ALERT! These 5 Government Programs That Promote Economic Growth And Financial Stability might benefit you

Both urban and rural residents are eligible for all of the programmes.

The Indian government has over the years implemented a number of programmes that have improved the financial circumstances of Indian citizens while also boosting the nation’s economy. The government established the following 7 programmes after independence; economic growth and improving the financial stability of the economically marginalised sections,

 

1. Pradhan Mantri Jan Dhan Yojna (PMJDY)

The goal of PMJDY, a national mission for financial inclusion, is to increase access to inexpensive financial services such as savings and bank accounts, remittance, credit, insurance, and pensions. On the eve of Independence Day in 2014, Prime Minister Narendra Modi announced the programme.

Benefits of the PMJDY scheme :

• For individuals who opened bank accounts before January 26th, Rs. 1 lakh accident insurance cover and Rs. 30,000 life insurance cover are included,

• 4% annual interest on money deposits,

• There is no minimum balance requirement,

• After operating a bank account for six months, an overdraft option of up to Rs. 5,000 is available,

• Money from government programmes can be deposited directly into your bank account.

 

2. Sukanya Samriddhi Yojna (SSY)

On January 22, 2015, as part of the “Beti Bacho, Beti Padhao” campaign, Narendra Modi introduced the Sukanya Samridhi programme. The purpose of this programme is to cover a girl’s costs for college and marriage.
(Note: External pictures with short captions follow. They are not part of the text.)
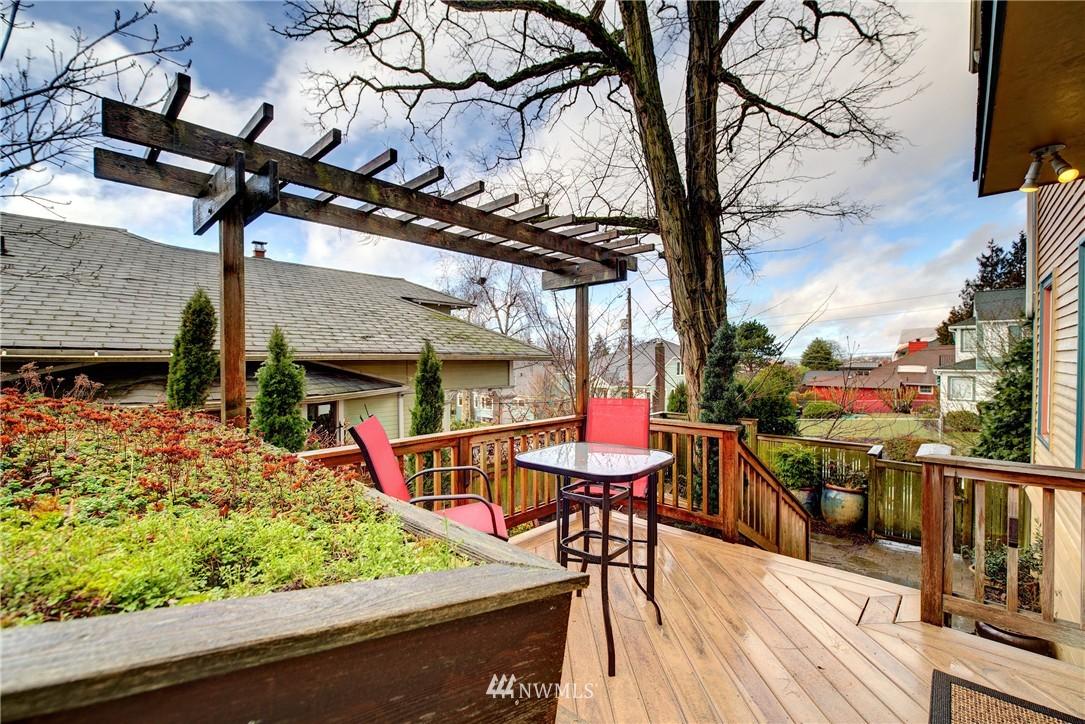 Sold Property | 2223 4th Avenue N Seattle, WA 98109 9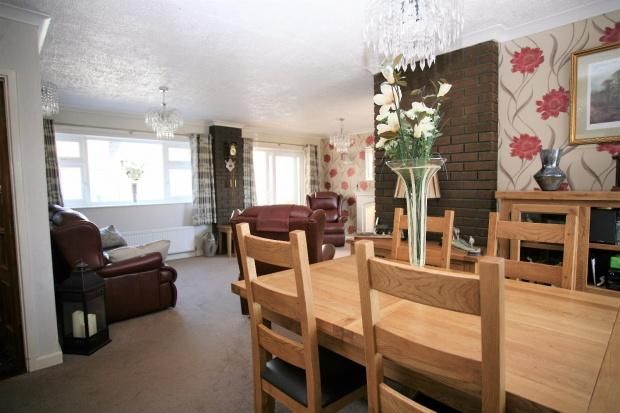 3 Bedrooms Semi Detached House for sale in Elgin Drive, Melton Mowbray, LE13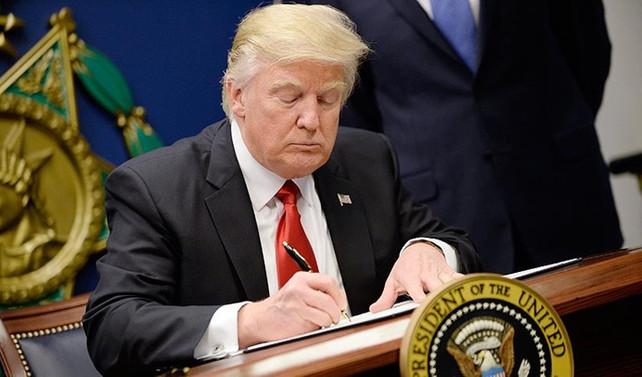 Trump regülasyonları kaldırmak için imzayı attı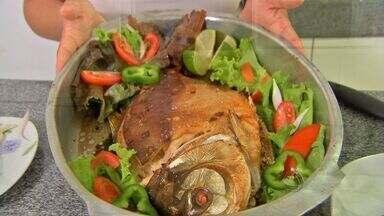 Reportagem mostra receita básica e simples de peixe - Veja uma reportagem que mostra uma receita básica e simples de peixe.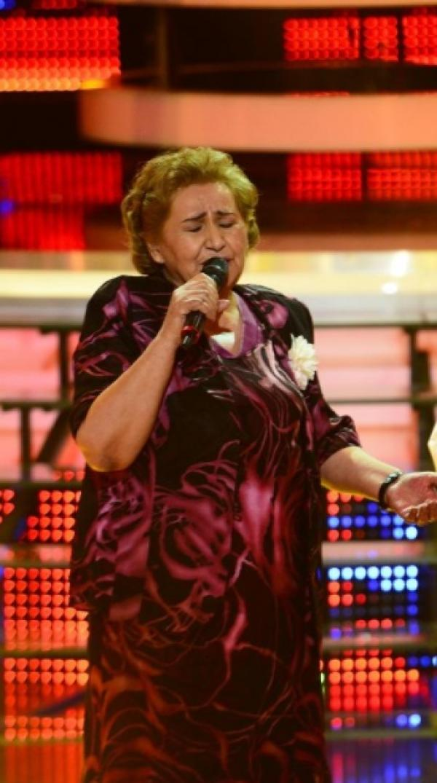 Gabi Luncă, cântând la microfon, pe scena Te cunosc de undeva!
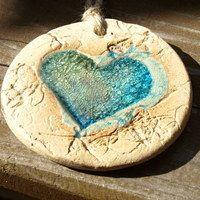 Keramika / Zboží   Fler.cz Ceramic Pottery, Clay Ideas, Tableware, Tiles, Awesome, Pottery Classes, Heart, Room Tiles, Dinnerware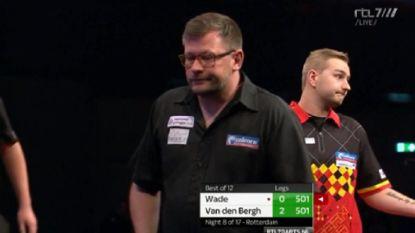 Opnieuw vreemd voorval in dartsmatch Van den Bergh: opponent verlaat podium tijdens wedstrijd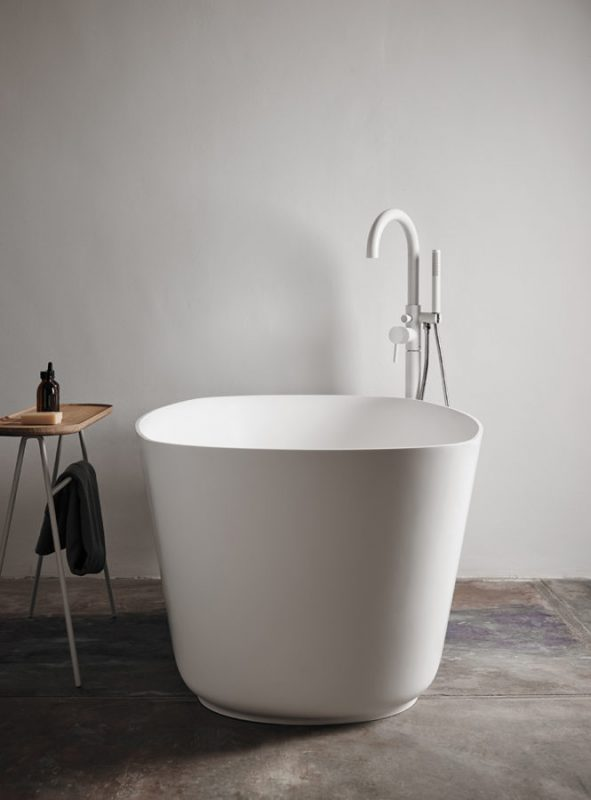 Vesta Solidsurface Freestanding Bathtub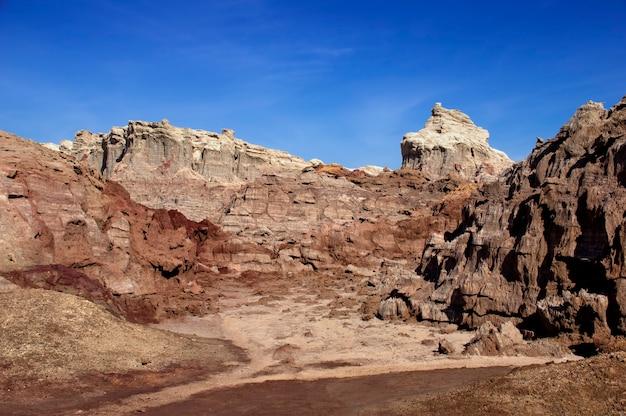 Montagne di sale del vulcano dallol in etiopia. regione lontana. africa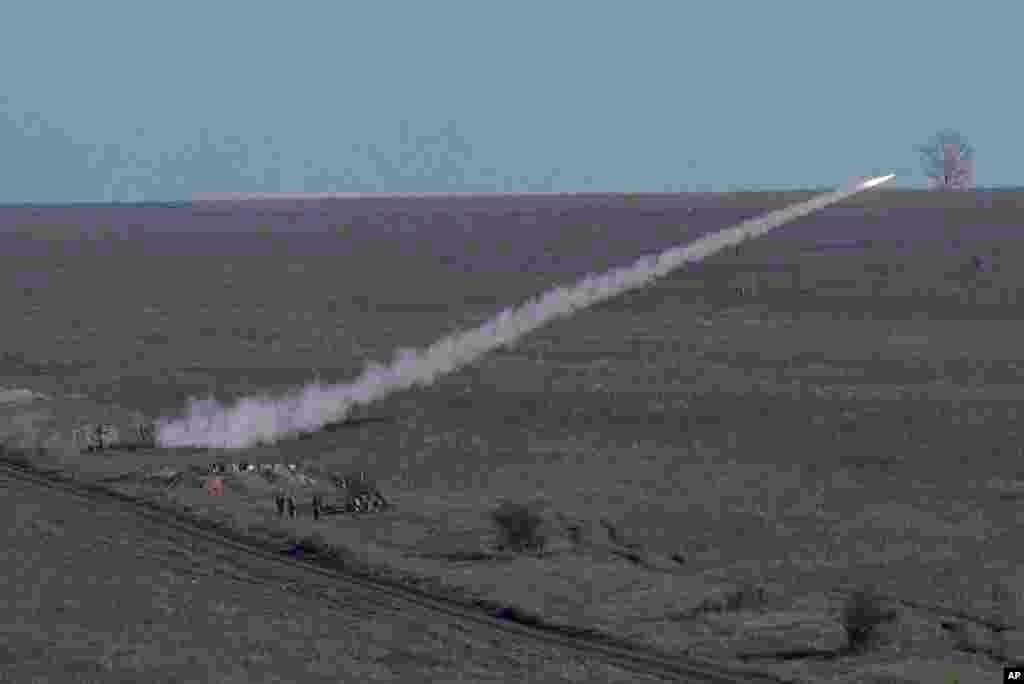 شلیک یک موشک ضد هوایی توسط سربازان اوکراینی در یک تمرینات نظامی نزدیک اورزوف، شرق اوکراین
Benefits of the SSY scheme :

• As soon as a girl turns 10, her parents or legal guardian can open and manage the account.

• After the girl turns 18, she can withdraw up to 50% of the remaining amount to cover her educational expenses.

• Transferring money between authorised banks is possible, as is doing so from a post office to any authorised bank and vice versa.

• Offers an 8.6% interest rate and income tax advantages.

 

3. Rajiv Gandhi Jeevandayee Arogya Yojana

This initiative is a universal health programme for the economically underprivileged in Maharashtra that was introduced as a trial project in 2012. The Antyodaya card, Annapurna card, yellow ration card, or orange ration card are the four cards that the Maharashtra government has issued.

Benefits of this scheme :

• In 488 government hospitals, medical care is accessible for free.

• Free surgery and cures for 971 different ailments

• Free medical care that can cost a family up to Rs. 15,000 each year

 

4. Rashtriya Swasthya Bima Yojana (RSBY):

2008 saw the introduction of this programme. Its primary goal is to offer health insurance to those who fall under the BPL (Below Poverty Line) classification.

Benefits of the scheme:

• It offers health insurance coverage to individuals working in unorganised industries like construction who are registered with welfare boards, street vendors, and licenced porters (such as railroad, MNREGA, mine, auto, or taxi drivers).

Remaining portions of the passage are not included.